Lambs and electric sheep netting

Mick78

Member
Does anyone use electric netting with lambs.

I had a lamb try to run through it and got tangled up when I was setting up, as ewe was on other side. Was'nt switched on at time, but im wondering is a bad idea for young lambs circa 5 weeks old.
 

Al R

Member
Livestock Farmer
Location
West Wales
Netting really has a very limited place now that reels and poly wire is so good. Last time I used netting a storm blew it flat and 150 ewes walked through it and it was a serious mess, the poly wire stayed in place and I have never had a tangle, lambed plenty of sheep with triple strand around parts of fields and never a problem
 

Mick78

Member
Netting really has a very limited place now that reels and poly wire is so good. Last time I used netting a storm blew it flat and 150 ewes walked through it and it was a serious mess, the poly wire stayed in place and I have never had a tangle, lambed plenty of sheep with triple strand around parts of fields and never a problem
Thanks, Ive a good perimeter fence, its just to strip graze, so not overly worried if its blown over, more worried about losing lambs on it. Might have saved money with poly wire though.
 

Mc115reed

Member
Livestock Farmer
Take that electric fencing netting ... bundle it all up... then burn it... absolute dog shite all it does is earth out and kill sheep.. if you’ve got a good energizer 3 strands will keep anything in...
 

Paddington

Member
Location
Soggy Shropshire
We have a poultry run in the corner of a field fenced off from sheep with three strands of mains fencing, to keep the sheep and foxes out and a four foot high poultry mesh inside, to keep the hens in. Found a lamb the other day grazing in the poultry run. don't know how it got in. I've had kicks from the fence and it really hurts, but our lambs don't seem to notice that much, wool must be a good insulator.
 

jonny

Member
Location
leitrim
Been using it for 20 years to split fields to keep batches small, no problems as long as there is a shock in it and it trains lambs young not to be putting their heads into fences
 

Uggman

Member
Livestock Farmer
I run two strands of soild metal wire round my ewes and lambs no problems. My sister in law gets away with one strand of polywire round there ewe and lambs open gate ways and all if the catch a ewe out they catch it and sit it for 2 minutes on the wire that usually stops it getting out if not it gets it gets culled . I still don't know how they do it though.
 

Montexy

Member
I have about ten yards of electric rabbit netting that have a smaller mesh size, I put this up in what I term the secure field about a week before I move them out into the other field that I rotate them around. After a week of touching the rabbit netting - which is very close to the energiser, they keep well away from the sheep netting.
 

sheepdogtrail

Member
Livestock Farmer
You can train the lambs to all electric fence with a fencing unit that has limited output in joules. Depending on the size of the paddock, no more than 1 joule output. They will touch the fence once and learn right then to stay away from anything that looks like that. 99.99% of the time, they will retract upon touching it. If they go forward, they generally just walk right through. Which could cause some issues with the lamb and the ewe. Either big gaps or smaller gaps between the horizontals works best.

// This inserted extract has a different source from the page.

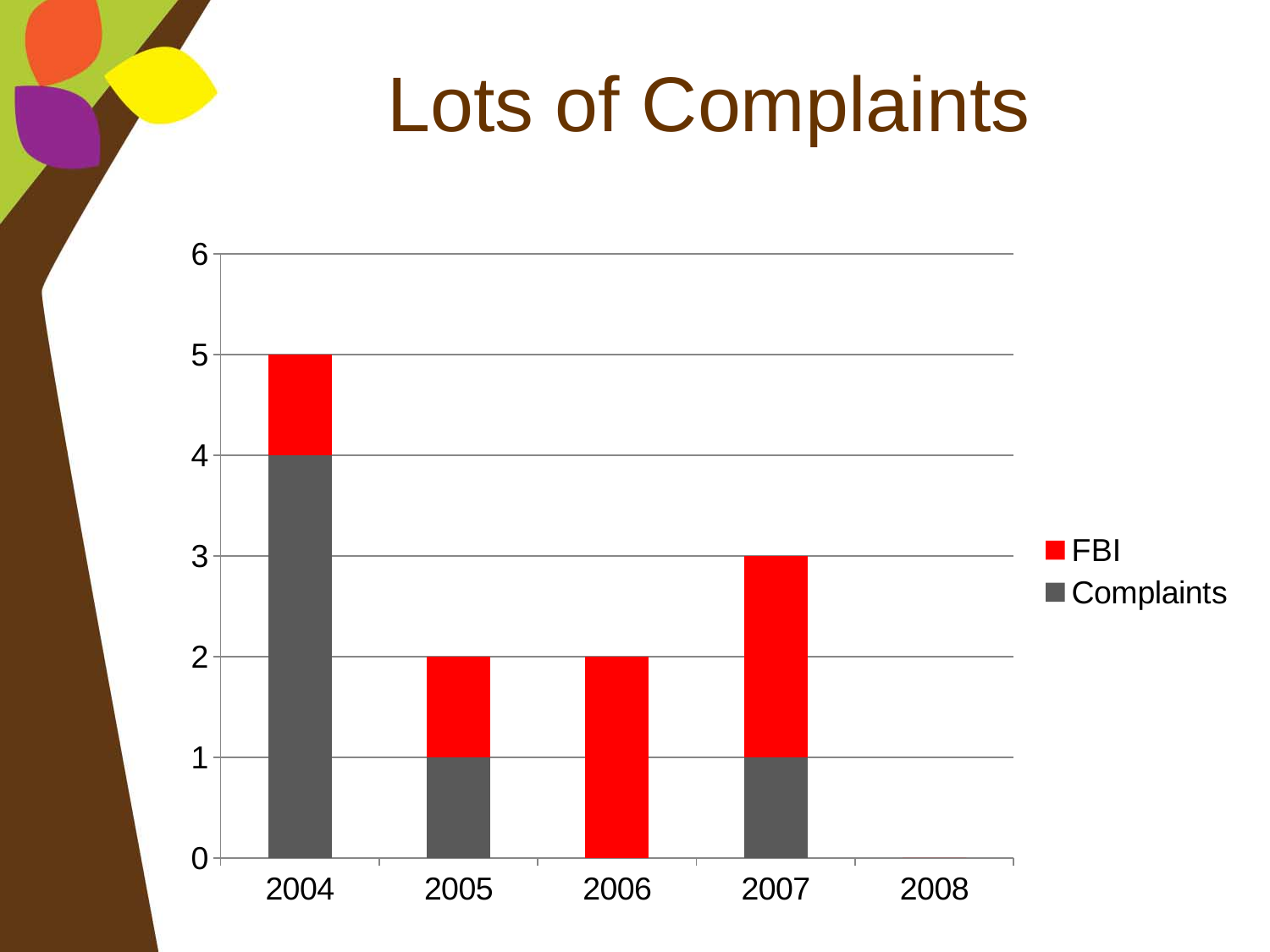
Which series is shown in red? FBI What is the Complaints value for 2007? 1 Which year has no bar at all? 2008 Which year has the tallest stacked bar? 2004 What is the total height of the stacked bar for 2004? 5 What is the difference between the Complaints values for 2004 and 2005? 3 What is the FBI value for 2006? 2 How many years are shown on the x axis? 5 What is the title of the chart? Lots of Complaints What is the Complaints value for 2004? 4 What kind of chart is shown on the slide? Stacked bar chart How many series does the legend list? 2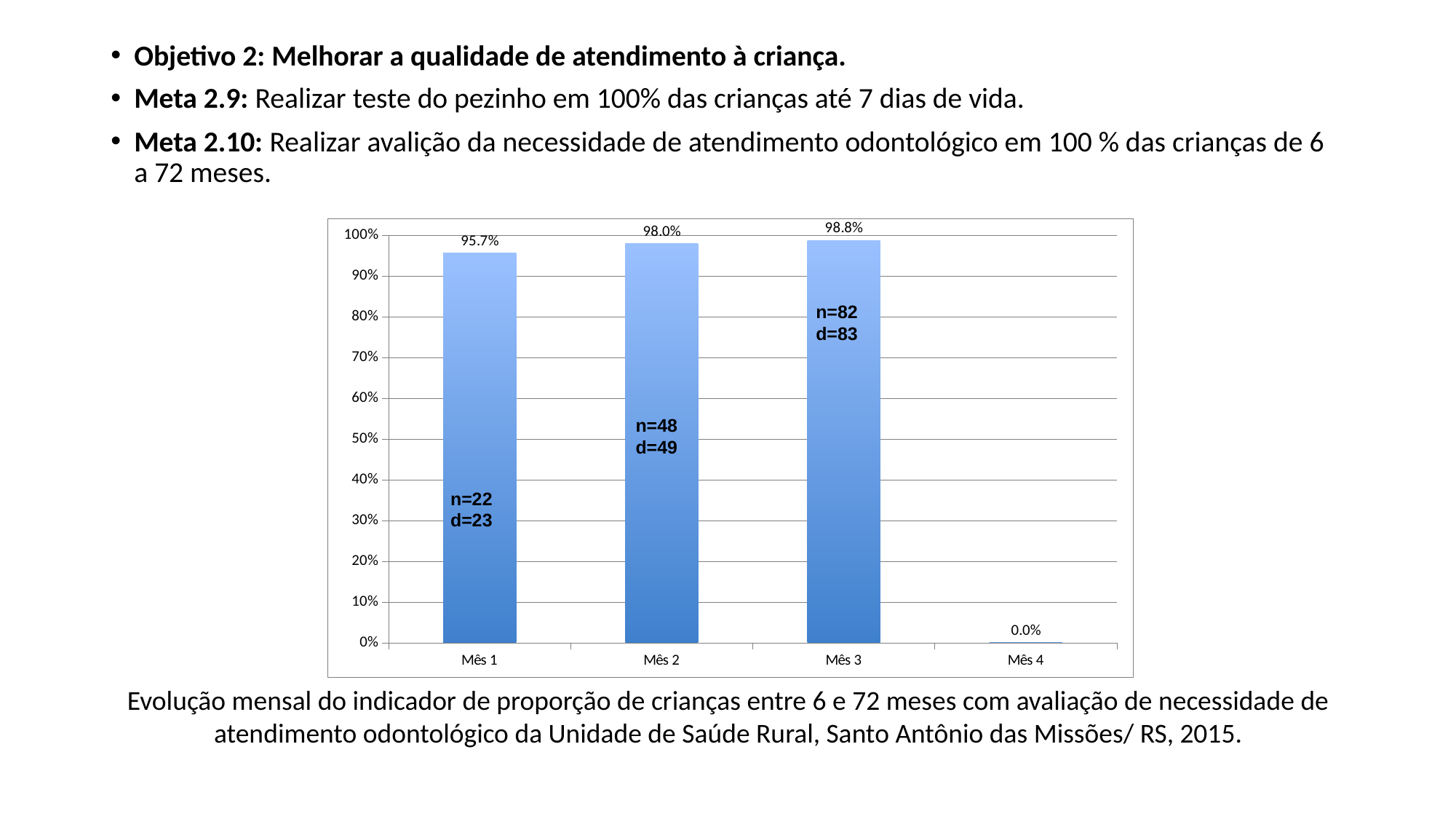
What is the difference between the values for Mês 3 and Mês 1? 3.1% What kind of chart is shown on the slide? bar chart What are the n and d values annotated on the bar for Mês 2? n=48, d=49 What is the value for Mês 2? 98.0% Which is larger, the value for Mês 2 or the value for Mês 1? Mês 2 Which month has the lowest value? Mês 4 What is the value for Mês 4? 0.0% Which month has the highest value? Mês 3 What is the value for Mês 1? 95.7% Is the value for Mês 1 greater or less than 90%? greater How many months are shown on the x axis? 4 What is the value for Mês 3? 98.8%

You could also use a dumb limit switch (10 ohm resistor in some water proof case ) on the main fence that will step down the joule output on the lamb training fence from the main fence. If you need to. You can buy four of those things for the price of a pint. They are cheap. Just put it inline at the connection from the main fence to the lambing fence. Voltage will flow from the main fence to the lambing fence in a reduced, limited pathway.

Also make sure your ground field is working correctly. Anything over 1000 volts on the ground means it really is not working optimally. Strive for less than 500 volts on the ground and always use the correct hookup wire for the fence and ground field.
 
We have a poultry run in the corner of a field fenced off from sheep with three strands of mains fencing, to keep the sheep and foxes out and a four foot high poultry mesh inside, to keep the hens in. Found a lamb the other day grazing in the poultry run. don't know how it got in. I've had kicks from the fence and it really hurts, but our lambs don't seem to notice that much, wool must be a good insulator.

Horned ewe got live polywire wrapped around her horn last year, long walk to energiser so I said "f**k it" - many, many times as it happens - and untangled her. I can say that dry wool conducts electricity just fine.